感情のままに暴れたことへ、羞恥心が暴れているのだ。
楚々とした振る舞いで常に余裕に溢れていた人物と同一人物には見えない。
「気にしてないんで、続きやりませんか。時間が勿体ないですよ」
「わ、わかってます。反省会を、しているだけです。本当に、それだけですからね」
「えっ……あっ、はい、わかりましたから! 睨まないで下さいよ……」
伏せた顔を上げて、涙目で睨んでくる。
こういう態度を取る女性に勝てたことは1度もない。
健輔も諦める最強の敵である。
かつてのサブリーダー、近藤隆志も言っていた。
泣く子には勝てないから諦めろ、と。
「……陽炎、どうしてこうなった?」
『さあ? マスターの方に不備はなかったと思いますが。過去最高のバイタルでしたよ』
「だよなぁ……。全力でやったのにどうしてこうなったよ……」
光の女神を侮ってなどいない。
健輔は現時点で持てるモノを全て投入して戦ったはずなのだ。
何が気に入らないのかがさっぱりわからない。
焦点のズレた言葉を吐き出す男に、か細い声で否定の言葉が届く。
「別に、その……戦いに不満があった訳ではないです」
「へ?」
悩む健輔にようやく再起動したらしいレオナが話し掛ける。
微妙に声が震えているが、気にしないようにして続きに耳を傾けた。
地雷を踏むことに定評のある健輔でも見えているものをわざわざ踏みにいく趣味はない。
「あなたの……雰囲気が、以前と変わっていたので……」
「雰囲気?」
「……自覚がないんですか?」
問われて思い浮かべるが特に疑問に思うところはない。
いつも通りであり、何も変化はさせていなかった。
強いて上げるのならば、いつもより深く集中できたことだろうか。
頗る快調であった。陽炎が過去最高と評したのに何も疑いを持たない程度には自覚もある。
「う~ん、多分だけど集中のし易さくらいしかないかな」
「でしたら、それが原因だと思いますよ。おめでとうございます」
「何がおめでとうなんだよって、じゃなくて、ですか?」
健輔の問いかけにレオナは言いたくなさそうに顔を歪める。
教えたくないというよりも、嫉妬心だろうか。
自分よりも上にいった存在に対する当然の感情が垣間見える。
それでも矜持に従って、新たなる女神は答えを口にした。
「欧州では、ランカーとしての評価で実力以外にもう1つ重要な要素があるんです」
「重要な要素?」
「一言で言えば、格です。勝てないと思わせるだけのオーラを持つ者を、上位ランカーと呼んでいます」
ランカークラスが並立したことがある欧州ならではというべきだろうか。
今年度でもそうであるようにどれほど強くともランキングからあぶれてしまう者は一定数生まれる。

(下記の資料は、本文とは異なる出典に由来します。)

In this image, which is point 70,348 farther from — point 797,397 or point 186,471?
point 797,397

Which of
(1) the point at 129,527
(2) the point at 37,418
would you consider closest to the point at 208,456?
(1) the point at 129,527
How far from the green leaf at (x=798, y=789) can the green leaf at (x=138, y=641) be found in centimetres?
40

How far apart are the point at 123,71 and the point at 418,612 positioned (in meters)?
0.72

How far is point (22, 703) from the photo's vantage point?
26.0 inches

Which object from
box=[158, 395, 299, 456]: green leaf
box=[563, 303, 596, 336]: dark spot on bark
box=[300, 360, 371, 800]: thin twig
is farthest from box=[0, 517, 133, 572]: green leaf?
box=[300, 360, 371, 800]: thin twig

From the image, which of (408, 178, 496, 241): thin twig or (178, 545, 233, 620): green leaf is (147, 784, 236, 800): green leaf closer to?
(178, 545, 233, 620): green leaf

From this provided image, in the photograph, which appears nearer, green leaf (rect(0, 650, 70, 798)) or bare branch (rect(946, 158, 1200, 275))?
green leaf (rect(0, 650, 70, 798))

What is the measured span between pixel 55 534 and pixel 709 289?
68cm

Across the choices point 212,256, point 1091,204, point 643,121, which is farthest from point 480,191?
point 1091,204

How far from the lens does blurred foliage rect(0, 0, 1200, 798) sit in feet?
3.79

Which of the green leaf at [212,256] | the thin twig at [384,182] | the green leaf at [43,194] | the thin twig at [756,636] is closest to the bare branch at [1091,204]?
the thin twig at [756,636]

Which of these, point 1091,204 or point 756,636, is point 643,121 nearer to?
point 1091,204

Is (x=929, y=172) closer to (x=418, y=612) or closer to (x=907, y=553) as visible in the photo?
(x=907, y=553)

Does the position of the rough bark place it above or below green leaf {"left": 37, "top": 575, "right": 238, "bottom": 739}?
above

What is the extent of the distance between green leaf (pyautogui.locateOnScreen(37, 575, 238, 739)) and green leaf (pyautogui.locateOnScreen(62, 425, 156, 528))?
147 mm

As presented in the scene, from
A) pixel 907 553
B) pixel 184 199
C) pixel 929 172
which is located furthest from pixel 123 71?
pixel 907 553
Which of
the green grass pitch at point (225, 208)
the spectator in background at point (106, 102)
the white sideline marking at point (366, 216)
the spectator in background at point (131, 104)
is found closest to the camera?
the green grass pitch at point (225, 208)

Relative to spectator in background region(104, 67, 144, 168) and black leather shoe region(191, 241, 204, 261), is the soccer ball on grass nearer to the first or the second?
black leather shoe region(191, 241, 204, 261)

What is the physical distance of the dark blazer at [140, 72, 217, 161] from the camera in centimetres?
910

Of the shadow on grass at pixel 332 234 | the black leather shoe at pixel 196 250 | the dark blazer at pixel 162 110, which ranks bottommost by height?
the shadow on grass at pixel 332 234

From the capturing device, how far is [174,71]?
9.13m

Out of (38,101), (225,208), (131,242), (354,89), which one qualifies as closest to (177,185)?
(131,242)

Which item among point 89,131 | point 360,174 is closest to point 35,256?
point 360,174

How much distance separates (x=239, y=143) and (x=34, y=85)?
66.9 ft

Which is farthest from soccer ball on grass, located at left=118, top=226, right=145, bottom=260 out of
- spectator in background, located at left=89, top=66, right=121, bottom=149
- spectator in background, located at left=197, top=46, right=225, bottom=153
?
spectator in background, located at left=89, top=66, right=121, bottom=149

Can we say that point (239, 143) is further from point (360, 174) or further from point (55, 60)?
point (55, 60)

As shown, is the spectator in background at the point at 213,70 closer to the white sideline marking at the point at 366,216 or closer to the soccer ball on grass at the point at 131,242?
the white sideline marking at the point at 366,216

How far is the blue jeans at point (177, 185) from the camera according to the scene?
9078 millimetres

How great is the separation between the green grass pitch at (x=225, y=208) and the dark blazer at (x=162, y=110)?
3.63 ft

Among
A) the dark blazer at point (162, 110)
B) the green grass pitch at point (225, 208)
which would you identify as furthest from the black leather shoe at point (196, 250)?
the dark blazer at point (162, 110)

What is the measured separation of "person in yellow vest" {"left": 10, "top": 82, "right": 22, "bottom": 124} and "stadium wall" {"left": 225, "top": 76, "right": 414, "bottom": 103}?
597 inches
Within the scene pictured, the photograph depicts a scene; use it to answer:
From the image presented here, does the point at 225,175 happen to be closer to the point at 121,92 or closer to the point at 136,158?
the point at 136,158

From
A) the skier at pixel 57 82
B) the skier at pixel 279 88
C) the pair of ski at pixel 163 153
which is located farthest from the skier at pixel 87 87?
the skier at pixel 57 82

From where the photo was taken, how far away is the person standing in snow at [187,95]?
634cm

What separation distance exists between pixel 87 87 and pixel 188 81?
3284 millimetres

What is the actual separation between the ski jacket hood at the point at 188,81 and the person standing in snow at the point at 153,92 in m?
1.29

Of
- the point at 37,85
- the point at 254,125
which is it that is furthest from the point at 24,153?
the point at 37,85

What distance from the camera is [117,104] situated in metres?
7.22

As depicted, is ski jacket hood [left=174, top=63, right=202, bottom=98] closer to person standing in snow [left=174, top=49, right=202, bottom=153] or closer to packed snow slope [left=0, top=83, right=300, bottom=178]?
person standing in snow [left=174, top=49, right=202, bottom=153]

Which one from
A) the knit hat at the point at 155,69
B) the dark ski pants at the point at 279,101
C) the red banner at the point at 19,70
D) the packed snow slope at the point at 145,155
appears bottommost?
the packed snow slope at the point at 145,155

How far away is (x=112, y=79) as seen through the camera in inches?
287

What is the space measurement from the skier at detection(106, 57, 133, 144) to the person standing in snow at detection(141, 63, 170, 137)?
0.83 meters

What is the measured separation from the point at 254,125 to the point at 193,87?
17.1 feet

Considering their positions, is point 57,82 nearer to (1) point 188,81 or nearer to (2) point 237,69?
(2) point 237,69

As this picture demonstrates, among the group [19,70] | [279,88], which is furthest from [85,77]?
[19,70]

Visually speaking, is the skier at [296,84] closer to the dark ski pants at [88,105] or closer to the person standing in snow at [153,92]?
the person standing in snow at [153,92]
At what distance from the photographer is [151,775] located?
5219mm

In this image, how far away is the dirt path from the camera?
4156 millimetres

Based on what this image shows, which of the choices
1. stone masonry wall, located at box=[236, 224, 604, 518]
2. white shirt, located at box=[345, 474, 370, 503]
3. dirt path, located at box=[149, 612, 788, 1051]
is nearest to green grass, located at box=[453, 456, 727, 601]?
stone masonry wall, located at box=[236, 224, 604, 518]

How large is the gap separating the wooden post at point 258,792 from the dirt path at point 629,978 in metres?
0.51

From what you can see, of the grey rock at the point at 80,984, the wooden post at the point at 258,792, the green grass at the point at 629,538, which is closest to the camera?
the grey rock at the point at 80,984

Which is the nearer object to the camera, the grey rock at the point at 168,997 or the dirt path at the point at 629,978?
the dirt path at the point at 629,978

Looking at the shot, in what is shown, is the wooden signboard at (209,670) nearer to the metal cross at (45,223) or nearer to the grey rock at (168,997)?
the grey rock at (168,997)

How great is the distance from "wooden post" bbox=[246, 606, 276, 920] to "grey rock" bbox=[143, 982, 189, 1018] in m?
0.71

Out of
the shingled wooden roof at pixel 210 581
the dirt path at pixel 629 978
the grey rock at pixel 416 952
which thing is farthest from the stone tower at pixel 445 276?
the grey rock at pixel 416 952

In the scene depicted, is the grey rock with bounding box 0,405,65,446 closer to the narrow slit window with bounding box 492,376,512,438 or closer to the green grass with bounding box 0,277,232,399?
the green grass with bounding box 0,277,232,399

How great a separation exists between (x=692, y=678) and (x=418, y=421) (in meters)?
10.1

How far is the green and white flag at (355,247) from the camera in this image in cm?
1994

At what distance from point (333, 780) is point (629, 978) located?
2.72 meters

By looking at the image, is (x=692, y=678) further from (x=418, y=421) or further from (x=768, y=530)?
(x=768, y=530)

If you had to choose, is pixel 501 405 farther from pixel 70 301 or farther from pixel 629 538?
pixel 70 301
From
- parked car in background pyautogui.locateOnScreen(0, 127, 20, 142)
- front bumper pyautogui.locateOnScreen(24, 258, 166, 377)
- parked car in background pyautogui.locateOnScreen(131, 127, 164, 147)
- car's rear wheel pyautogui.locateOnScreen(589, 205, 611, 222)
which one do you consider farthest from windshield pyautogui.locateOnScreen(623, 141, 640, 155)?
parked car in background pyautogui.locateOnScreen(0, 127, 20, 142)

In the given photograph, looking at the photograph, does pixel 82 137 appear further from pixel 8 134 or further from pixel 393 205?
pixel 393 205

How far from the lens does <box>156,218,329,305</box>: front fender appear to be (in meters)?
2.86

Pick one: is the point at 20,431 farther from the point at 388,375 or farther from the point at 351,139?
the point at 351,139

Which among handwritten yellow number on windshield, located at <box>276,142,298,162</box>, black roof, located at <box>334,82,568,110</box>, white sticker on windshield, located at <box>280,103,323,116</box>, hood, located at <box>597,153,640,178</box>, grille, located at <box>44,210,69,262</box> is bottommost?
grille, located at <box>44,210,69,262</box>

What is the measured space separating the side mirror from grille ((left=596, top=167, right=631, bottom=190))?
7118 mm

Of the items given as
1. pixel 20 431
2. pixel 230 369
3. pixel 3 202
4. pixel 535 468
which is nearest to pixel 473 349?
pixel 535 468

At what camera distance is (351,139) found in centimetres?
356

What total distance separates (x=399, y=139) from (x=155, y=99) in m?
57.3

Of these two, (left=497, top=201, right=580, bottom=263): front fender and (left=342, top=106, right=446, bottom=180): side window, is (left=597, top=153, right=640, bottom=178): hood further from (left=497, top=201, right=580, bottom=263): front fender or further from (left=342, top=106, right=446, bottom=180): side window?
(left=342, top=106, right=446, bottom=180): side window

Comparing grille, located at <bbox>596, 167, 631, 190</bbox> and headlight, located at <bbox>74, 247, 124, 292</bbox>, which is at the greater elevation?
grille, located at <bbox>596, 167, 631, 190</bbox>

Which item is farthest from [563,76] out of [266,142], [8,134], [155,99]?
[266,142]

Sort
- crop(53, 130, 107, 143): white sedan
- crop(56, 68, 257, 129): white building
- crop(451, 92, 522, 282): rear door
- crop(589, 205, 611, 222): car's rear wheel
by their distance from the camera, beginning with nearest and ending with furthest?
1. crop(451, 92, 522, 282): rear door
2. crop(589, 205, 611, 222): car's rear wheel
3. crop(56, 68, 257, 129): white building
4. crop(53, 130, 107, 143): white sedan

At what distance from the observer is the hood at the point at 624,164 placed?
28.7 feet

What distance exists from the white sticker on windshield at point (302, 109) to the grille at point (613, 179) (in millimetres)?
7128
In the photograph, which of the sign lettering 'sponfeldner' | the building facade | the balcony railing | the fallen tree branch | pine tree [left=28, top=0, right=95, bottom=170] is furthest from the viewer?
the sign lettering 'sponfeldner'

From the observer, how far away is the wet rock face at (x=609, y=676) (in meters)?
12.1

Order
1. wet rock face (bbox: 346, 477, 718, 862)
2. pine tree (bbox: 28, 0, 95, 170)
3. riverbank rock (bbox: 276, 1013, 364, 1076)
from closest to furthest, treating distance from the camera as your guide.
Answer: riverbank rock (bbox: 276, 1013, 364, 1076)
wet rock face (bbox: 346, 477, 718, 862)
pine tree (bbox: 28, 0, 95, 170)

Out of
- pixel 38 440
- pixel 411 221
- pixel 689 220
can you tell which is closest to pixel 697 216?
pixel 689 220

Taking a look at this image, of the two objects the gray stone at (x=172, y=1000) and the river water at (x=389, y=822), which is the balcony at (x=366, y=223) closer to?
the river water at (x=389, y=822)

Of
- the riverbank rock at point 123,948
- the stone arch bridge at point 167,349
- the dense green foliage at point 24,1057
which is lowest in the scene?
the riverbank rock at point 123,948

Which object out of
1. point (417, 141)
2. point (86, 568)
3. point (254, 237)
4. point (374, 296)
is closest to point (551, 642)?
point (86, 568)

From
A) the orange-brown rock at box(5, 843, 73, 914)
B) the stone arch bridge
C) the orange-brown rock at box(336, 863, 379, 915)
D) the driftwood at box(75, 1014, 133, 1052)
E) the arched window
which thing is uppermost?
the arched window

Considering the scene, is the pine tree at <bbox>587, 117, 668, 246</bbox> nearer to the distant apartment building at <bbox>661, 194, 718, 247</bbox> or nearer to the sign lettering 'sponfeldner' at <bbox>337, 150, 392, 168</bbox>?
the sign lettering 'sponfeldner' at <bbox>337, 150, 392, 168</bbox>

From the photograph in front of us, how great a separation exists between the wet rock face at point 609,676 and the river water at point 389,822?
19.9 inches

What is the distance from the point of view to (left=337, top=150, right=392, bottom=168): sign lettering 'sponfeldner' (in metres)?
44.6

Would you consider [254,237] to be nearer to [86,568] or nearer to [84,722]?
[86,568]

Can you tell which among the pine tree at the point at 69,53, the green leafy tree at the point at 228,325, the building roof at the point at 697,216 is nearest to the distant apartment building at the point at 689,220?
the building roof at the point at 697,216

過去にランカーが増えすぎてランキングからだけでは強者が見分けられない、という時代が存在したのだ。
ランキングにはいないが、ランキングにいる者よりも強い。
こうした隠れた存在になった強者を見分けるために生まれたのがレオナの言うところの雰囲気での強者を見分ける方法である。
「運や流れなど関係なく本当に強い魔導師が持っている、とされているものです。確定した何かがある訳ではないですが、まあ……凄みと捉えて問題ないと思います」
「本当に強い魔導師ねぇ」
レオナの言うことはわかるが健輔にはしっくりとこない。
真由美との戦いでいろいろと心境は変わったが本当に昨日までと何かを変えたつもりはないのだ。
嘘を吐く意味などないことから言っていることを疑ってはいないが、随分と現実味の薄い話であった。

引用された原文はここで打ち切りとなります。